Hi HN! My name's Kiern and I've been working on Leilani (https://leilani.dev), a platform for connecting your PBX to real-time AI using OpenAI's real-time API.
What I settled on was building what is essentially a softphone. Leilani connects to your PBX with a SIP username and password, you are then free to use that extension however, you want.
Leilani comes with prebuilt integrations for things like ticket creation and calendar scheduling, (with more vendor support coming soon) but you can also create custom functions that can fetch data over HTTP. Leilani also supports RAG out of the box.

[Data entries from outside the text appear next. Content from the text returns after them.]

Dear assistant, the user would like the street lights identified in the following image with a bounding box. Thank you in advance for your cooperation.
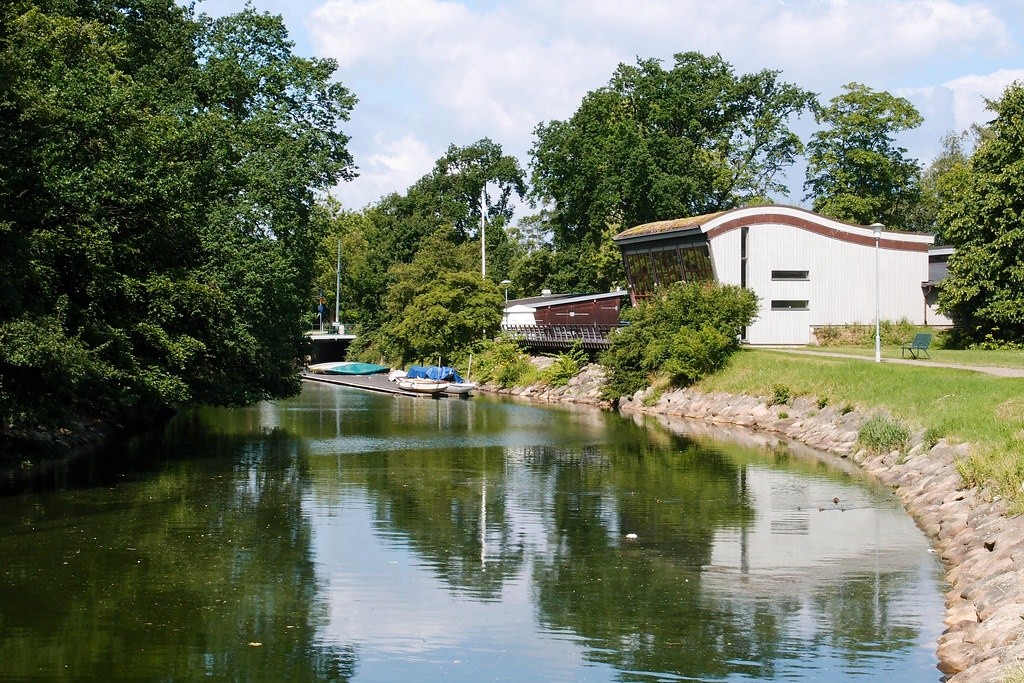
[871,222,883,363]
[502,280,511,330]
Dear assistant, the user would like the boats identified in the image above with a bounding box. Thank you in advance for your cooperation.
[308,353,477,394]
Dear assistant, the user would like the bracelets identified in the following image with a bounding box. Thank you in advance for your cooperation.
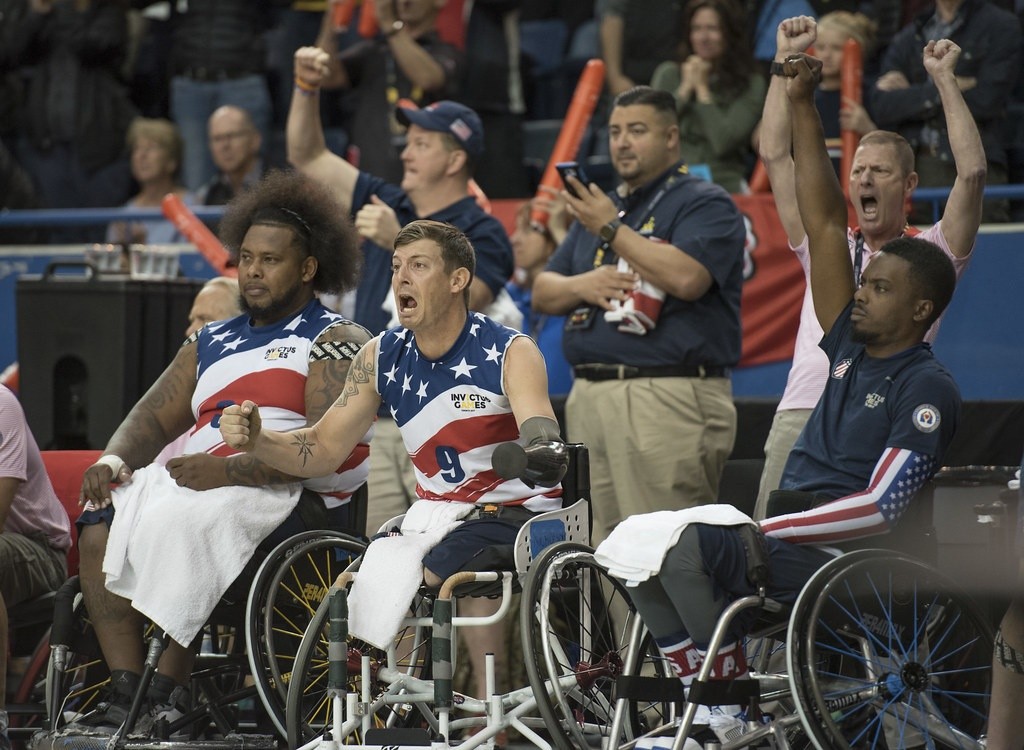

You can setup Leilani in literally under a minute, it takes more time to create the OpenAI API key, I'm not being facetious.
Another benefit of this approach that builders appreciate is just how SMALL you can make things. If you want an extension that you can call and it just tells you the weather, you can build just that. Most commercial solutions require lots of spend and demos and yadayadayada.
How It Works!
The back end is written in Rust, with a custom (very minimal) SIP implementation. When we get a SIP INVITE, we setup the media which will later stream audio to and from OpenAI's real-time API via WebSocket’s. After we get the ACK request to our OK response, we start the media. Leilani handles the logic layer and the bridging of protocols so you can build cool stuff fast.
You can monitor calls via live transcription in the UI, or by using your PBX's existing features for call monitoring. Remember, it's just an extension!
The RAG works by simply uploading a file either in the UI, or by connecting to the exposed WebDAV server and uploading/syncing files there.
Looking forward to feedback and discussion!